Re: Dual-Licensing Linux Kernel with GPL V2 and GPL V3

From: Lennart Sorensen
Date: Thu Jun 14 2007 - 17:06:40 EST

On Thu, Jun 14, 2007 at 04:24:19PM -0400, Dave Neuer wrote:
> Oh, come on: you're not serious, right? Something indeed prevents me
> -- the fact that I'm not a hardware manufacturer, I don't have fabs,
> outsource vendors to provide me w/ designs, ASICs, etc. Nor to I have
> the money to pay one-off prices for various components if they're even
> available in batches that small.

Yes I am serious. I wouldn't want to buy any such locked down hardware,
but that still doesn't mean that I don't think it fits within the spirit
of the GPLv2.

> This argument seems totally disingenuous to me. The GPLv<3 was written
> in a time when the majority of sotware to which the license was
> applied was written for general purpose computers. The "user" was the
> owner of the computer, and Freedom 0 was about letting that user RUN
> modified copies of the software.
> Things have changed a lot; we're surrounded by embedded computers, and
> Freedom 0 seems to strongly imply I should have the right to run
> modified versions of the Free Software I own on the hardware I OWN. Or
> is the future of Open Source that you'll be able to hack on free
> software as long as you work for Intel, Red Hat, TiVO, Google or OSDL?
> Or own many-thousand-$$ fab printer?

I think it depends on the type of hardware. Certainly I agree some
types of hardware really should not allow you to change the code on them
due to the potential risks from doing so. Hence if a license starts to
get into the grey area that covers such things, it is getting onto some
thin ice that is probably should stay off. You risk excluding things
you didn't intend to exclude while almost certainly still missing things
you would like to have excluded. I agree that for many devices I could
buy, being able to change the code on it would be great, and that there
generally is no good reason to deny me from doing it, but I don't think
it is worth the risk to put such a requirement into the license, and I
certainly never read the GPLv2 to in any way imply such a thing.
Apparently from what I can see, Linus never read any such thing in it
either when he chose to use it. In fact I think you have to already
have a very narrow preset view in order to read the GPLv2 in such as
way as to think it intended to prevent such things.
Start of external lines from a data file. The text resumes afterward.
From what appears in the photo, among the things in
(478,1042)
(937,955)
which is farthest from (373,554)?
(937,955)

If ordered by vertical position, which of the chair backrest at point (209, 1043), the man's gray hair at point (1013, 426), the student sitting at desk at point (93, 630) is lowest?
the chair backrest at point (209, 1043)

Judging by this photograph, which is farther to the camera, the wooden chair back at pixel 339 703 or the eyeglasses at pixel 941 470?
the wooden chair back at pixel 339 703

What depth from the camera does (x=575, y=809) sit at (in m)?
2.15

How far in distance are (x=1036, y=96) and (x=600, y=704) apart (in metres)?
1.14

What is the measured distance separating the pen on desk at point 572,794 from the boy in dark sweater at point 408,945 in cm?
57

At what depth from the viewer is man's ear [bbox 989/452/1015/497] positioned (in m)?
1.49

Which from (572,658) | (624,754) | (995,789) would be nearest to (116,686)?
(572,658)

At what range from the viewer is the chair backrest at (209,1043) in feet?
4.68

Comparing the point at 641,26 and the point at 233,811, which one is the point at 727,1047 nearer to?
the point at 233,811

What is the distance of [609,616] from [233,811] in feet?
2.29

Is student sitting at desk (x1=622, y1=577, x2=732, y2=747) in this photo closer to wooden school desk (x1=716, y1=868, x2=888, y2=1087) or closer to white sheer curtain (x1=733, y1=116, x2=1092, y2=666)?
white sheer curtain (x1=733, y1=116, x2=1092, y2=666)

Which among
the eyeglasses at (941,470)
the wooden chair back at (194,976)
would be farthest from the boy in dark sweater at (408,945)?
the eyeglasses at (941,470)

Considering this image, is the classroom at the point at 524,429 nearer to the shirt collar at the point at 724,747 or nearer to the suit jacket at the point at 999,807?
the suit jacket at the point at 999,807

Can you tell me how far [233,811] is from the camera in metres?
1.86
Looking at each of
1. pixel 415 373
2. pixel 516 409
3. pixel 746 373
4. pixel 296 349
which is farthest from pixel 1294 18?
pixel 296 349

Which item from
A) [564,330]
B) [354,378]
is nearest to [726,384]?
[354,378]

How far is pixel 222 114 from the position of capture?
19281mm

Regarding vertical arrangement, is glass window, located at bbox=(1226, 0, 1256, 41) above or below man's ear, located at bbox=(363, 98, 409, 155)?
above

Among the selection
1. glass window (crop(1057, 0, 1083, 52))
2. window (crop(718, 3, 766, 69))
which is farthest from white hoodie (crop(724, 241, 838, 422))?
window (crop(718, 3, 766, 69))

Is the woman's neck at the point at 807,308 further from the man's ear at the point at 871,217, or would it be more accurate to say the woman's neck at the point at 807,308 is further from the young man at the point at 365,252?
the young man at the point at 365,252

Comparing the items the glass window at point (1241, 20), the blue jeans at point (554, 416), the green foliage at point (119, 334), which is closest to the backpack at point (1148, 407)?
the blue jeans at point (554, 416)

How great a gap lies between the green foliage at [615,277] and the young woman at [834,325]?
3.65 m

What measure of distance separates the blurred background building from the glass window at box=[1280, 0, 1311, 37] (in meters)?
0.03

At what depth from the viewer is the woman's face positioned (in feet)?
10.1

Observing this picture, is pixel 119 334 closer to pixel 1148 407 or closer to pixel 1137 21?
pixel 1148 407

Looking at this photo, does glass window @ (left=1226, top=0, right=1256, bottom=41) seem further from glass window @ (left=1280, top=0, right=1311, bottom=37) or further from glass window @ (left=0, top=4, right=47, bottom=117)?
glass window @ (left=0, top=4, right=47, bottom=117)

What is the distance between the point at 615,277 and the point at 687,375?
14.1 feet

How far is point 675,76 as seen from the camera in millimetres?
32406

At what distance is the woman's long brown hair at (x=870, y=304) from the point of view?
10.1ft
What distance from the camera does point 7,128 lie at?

> Look, I totally respect Linus' and others' position that the license
> is an inappropriate way to enforce what they feel are hardware design
> decisions, but can we dispense w/ the silly argument that the intent
> of the GPL is fullfilled as long as the user is allowed to modify the
> software where modify means "imagine a world where they'd be able to
> run" it?

It seems many people really do feel that it is fulfilled. They may
think it is a stupid hardware design and they may also chose not to buy
such hardware, but at the same time they can be perfectly willing to say
that as long as the modified sources are provided, that is good enough
since further development of the source can be done, never mind what you
can do with that particular locked down door stop the code was modified
to support. Not everyone views the world through the eyes of RMS.